Thursday, July 21, 2005

Iraq: The War We Are Not Being Shown: It’s like a pair of blinders has been removed

Iraq: The War We Are Not Being Shown Huffington Post | 07.20.2005 Arianna Huffington

My vacation has been remarkably eye-opening. Now, when travelers say things like that, they usually are talking about being introduced to new cultures, different foods, singular settings… but in my case, I’m talking about war. Specifically, how shockingly different the coverage of the war in Iraq is here in Europe compared to what we get back home.

It’s like a pair of blinders has been removed and I’m suddenly seeing for myself what I’ve long known to be the case: just how sanitized a version of the war the American mainstream media are delivering, and how little of even this cleaned-up coverage we get.

Take Iraqi Prime Minister Ibrahim al-Jaafari’s lovefest visit to Tehran on Sunday, where he laid a wreath on the tomb of Ayatollah Khomeini and hailed what he called “a new chapter in brotherly ties” between Iran and Iraq. Now, by all rights, this should have been a major story in the U.S. Here you have the leader of the new government we’re spending hundreds of billions of dollars creating in Iraq making very nice with the terror-funding and nuke-building mullahs in Iran. So this is what our soldiers are putting their lives on the line for -- 1,770 killed so far -- a budding alliance between fundamentalist theocracies? (And yesterday’s news about the Iraqi constitution being based on fundamentalist Islamic principles, including curtailing women’s rights only confirms these fears) Surely that’s front page news, right? Not in America.

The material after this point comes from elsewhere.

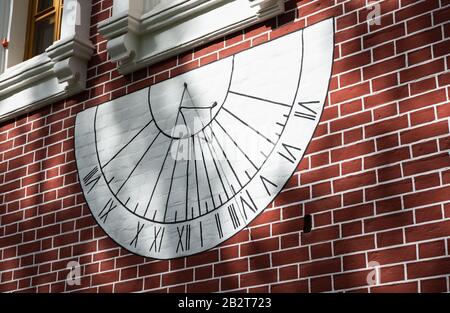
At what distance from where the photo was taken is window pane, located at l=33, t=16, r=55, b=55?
7.54 metres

In fact, the historic visit was barely covered in the mainstream American press. The only major U.S. newspaper to report it was the Washington Post -- and its story was on page A-21. A-21?! The consequences of this lack of coverage are enormous. As the blogger Billmon at Whiskey Bar nailed it:

“How would the folks back home feel if they knew their sons and daughters were getting limbs blown off so that Iraqi politicians could jaunt off to Tehran and say warm and fuzzy things about the crazy old man who gave us the Iranian hostage crisis? And what kind of surrealist cover story would the GOP propaganda machine come up with to convince the Fox News audience that fighting and dying to keep Khomeini lovers in power is really a good thing?”

Another example of this lack of proper coverage -- and of the media’s bizarre priorities -- came when the Iraq Body Count dossier on civilian casualties in Iraq that HuffPost’s Jane Wells blogged about was released. Despite the vitally important information it contained, the Washington Post story on it ran on page A-18, the LA Times’ on page A-12, and the New York Times’ on A-8 . Thirty-seven percent of all non-combatant deaths were caused by US led coalition forces -- compared to 9% caused by insurgents -- and in the nation’s capital it runs on A-18.